Linezolid is the first drug of the class to be approved in Australia. Its inhibition
of bacterial protein synthesis makes it bacteriostatic against staphylococci
and enterococci, and bactericidal against most streptococci. Linezolid can
be used to treat methicillin-resistant staphylococci and vancomycin-resistant
enterococci. It is not active against Haemophilus influenzae, Pseudomonas aeruginoia, Neisseria or Enterobacteriaceae. Legionella and Moraxella
catarrhalis are only intermediately susceptible to linezolid.
When taken by mouth, linezolid is almost completely absorbed. It has a half-life
of 5-7 hours and is mainly eliminated by metabolism. As linezolid weakly inhibits
monoamine oxidase there is a potential for interactions with tyramine and sympathomimetic
drugs such as pseudoephedrine.
Adverse effects are common; 70% of the patients in one study had an adverse
event.1 The most frequent
problems are headache, nausea, diarrhoea and candidiasis. Liver function is
commonly disturbed and some patients develop myelosuppression. The haemoglobin
and platelet count should be checked in any patient who takes linezolid for
more than two weeks. Patients are also at risk of pseudomembranous colitis.
Some of the trials investigating the efficacy of linezolid have not been published.
One published study was a double-blind comparison with vancomycin for the treatment
of 396 patients with nosocomial pneumonia. Approximately 18% of the inpatients
given linezolid died compared with 25% of the vancomycin group. None of the
deaths in the linezolid group were due to a lack of response. The cure rate
was 53% for linezolid and 52% for vancomycin.1
Although linezolid has been studied in soft tissue infections and community-acquired
pneumonia, as well as in nosocomial pneumonia, it is not approved for general
use in these conditions. As linezolid is unlikely to have cross-resistance
with other antibiotics, because of its different mechanism of action, it should
be reserved for organisms which are resistant to other antibiotics. As linezolid
has oral formulations it may have a practical advantage over quinupristin/dalfopristin
(see 'New
drugs' Aust Prescr 2000;23:65), which is approved for the intravenous treatment
of resistant organisms, but the two drugs have not been compared in clinical
trials.
Reference
1. Rubinstein E, Cammarata SK, Oliphant TH, Wunderink RG. Linezolid (PNU-100766) versus vancomycin in the treatment of hospitalized patients with nosocomial pneumonia: a randomized, double-blind, multicenter study. Clin Infect Dis 2001;32:402-12.

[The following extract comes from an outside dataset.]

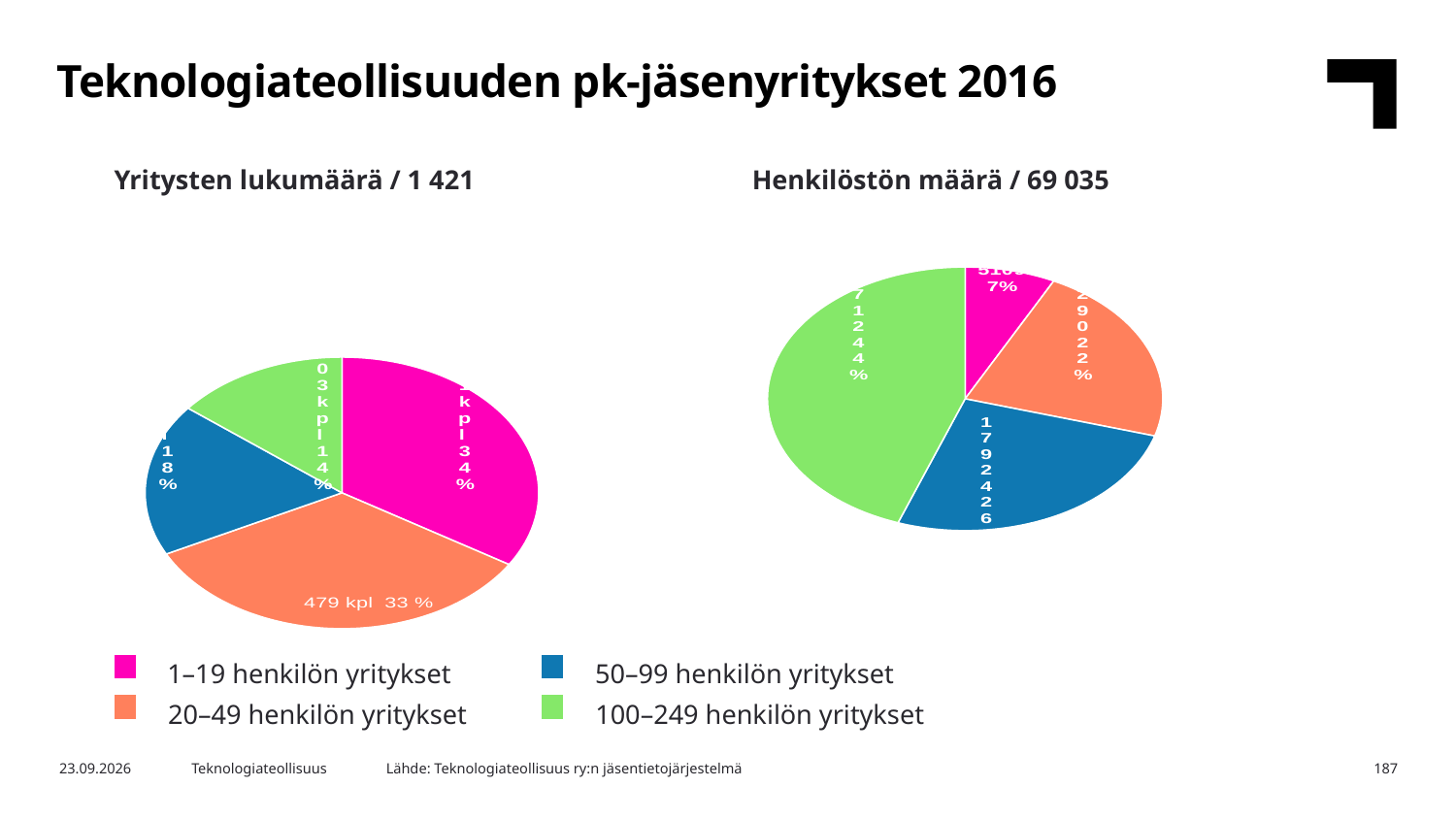
In the 'Henkilöstön määrä / 69 035' chart, what share of the pie do 1–19 henkilön yritykset have? 7% In the 'Yritysten lukumäärä / 1 421' chart, which slice is larger: 50–99 henkilön yritykset or 100–249 henkilön yritykset? 50–99 henkilön yritykset In the 'Yritysten lukumäärä / 1 421' chart, how many slices does the pie have? 4 In the 'Yritysten lukumäärä / 1 421' chart, what share of the pie do 1–19 henkilön yritykset have? 34 % In the 'Yritysten lukumäärä / 1 421' chart, what is the label shown for the 20–49 henkilön yritykset slice? 479 kpl 33 % What kind of charts are shown on the slide? Pie charts In the 'Yritysten lukumäärä / 1 421' chart, what share of the pie do 100–249 henkilön yritykset have? 14 % In the 'Henkilöstön määrä / 69 035' chart, which category has the largest slice? 100–249 henkilön yritykset How many categories does the legend list? 4 In the 'Yritysten lukumäärä / 1 421' chart, which category has the smallest slice? 100–249 henkilön yritykset In the 'Yritysten lukumäärä / 1 421' chart, how many percentage points larger is the 50–99 henkilön yritykset share than the 100–249 henkilön yritykset share? 4 percentage points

Mobic (Boehringer Ingelheim)
7.5 mg and 15 mg tablets
Approved indication: osteoarthritis
Australian Medicines Handbook Section 15.1
The new cyclo-oxygenase inhibitors are being promoted as
drugs which inhibit the COX-2 enzyme more than the COX-1 enzyme. Although meloxicam
is in a different class of non-steroidal anti-inflammatory drugs, it also inhibits
COX-2 more than COX-1 (see
'COX-2 inhibitors' Aust Prescr 2000;23:30-2).

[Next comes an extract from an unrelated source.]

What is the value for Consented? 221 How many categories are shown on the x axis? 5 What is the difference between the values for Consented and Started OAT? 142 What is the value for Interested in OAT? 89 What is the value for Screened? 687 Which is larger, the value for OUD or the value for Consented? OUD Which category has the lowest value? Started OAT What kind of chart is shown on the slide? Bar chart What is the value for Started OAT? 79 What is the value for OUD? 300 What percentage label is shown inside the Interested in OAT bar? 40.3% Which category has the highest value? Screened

Patients take meloxicam once a day. It is absorbed slowly and has a half-life
of 15-20 hours. Most of the dose is metabolised and this involves cytochrome
P450 2C9 and 3A4. Although CYP2C9 predominates, caution is needed if an inhibitor
of CYP3A4 is prescribed concurrently with meloxicam. It is contraindicated
in patients taking drugs, such as sulfamethoxazole, which inhibit CYP2C9.

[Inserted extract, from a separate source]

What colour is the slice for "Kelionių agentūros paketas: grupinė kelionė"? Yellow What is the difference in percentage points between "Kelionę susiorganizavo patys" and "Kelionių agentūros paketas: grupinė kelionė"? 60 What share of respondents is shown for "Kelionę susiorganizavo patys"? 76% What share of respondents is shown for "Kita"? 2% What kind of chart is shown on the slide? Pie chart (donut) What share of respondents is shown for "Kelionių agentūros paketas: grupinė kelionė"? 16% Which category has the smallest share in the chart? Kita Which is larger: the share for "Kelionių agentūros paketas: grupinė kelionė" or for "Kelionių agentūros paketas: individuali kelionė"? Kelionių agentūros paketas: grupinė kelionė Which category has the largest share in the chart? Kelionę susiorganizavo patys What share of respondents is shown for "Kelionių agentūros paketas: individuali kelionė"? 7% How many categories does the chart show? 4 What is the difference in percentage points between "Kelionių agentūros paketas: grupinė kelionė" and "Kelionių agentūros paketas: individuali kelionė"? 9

In clinical trials meloxicam has been as effective as sustained-release diclofenac
in relieving the symptoms of osteoarthritis. For short-term treatment, meloxicam
was as effective as piroxicam.
If taken for more than six months, meloxicam is associated with gastrointestinal
adverse effects in more than 20% of patients. Common problems include diarrhoea,
dyspepsia and nausea. Although the overall incidence may be less than for similar
drugs, there is no clear reduction in serious adverse effects such as bleeding
or perforation of peptic ulcers.
Daivonex (Aust Prescr 2001;24:158)
There was a typographical error in the New Formulations section of New drugs, regarding calcipotriol scalp solution (CSL). The brand name is Daivonex, not Diavonex.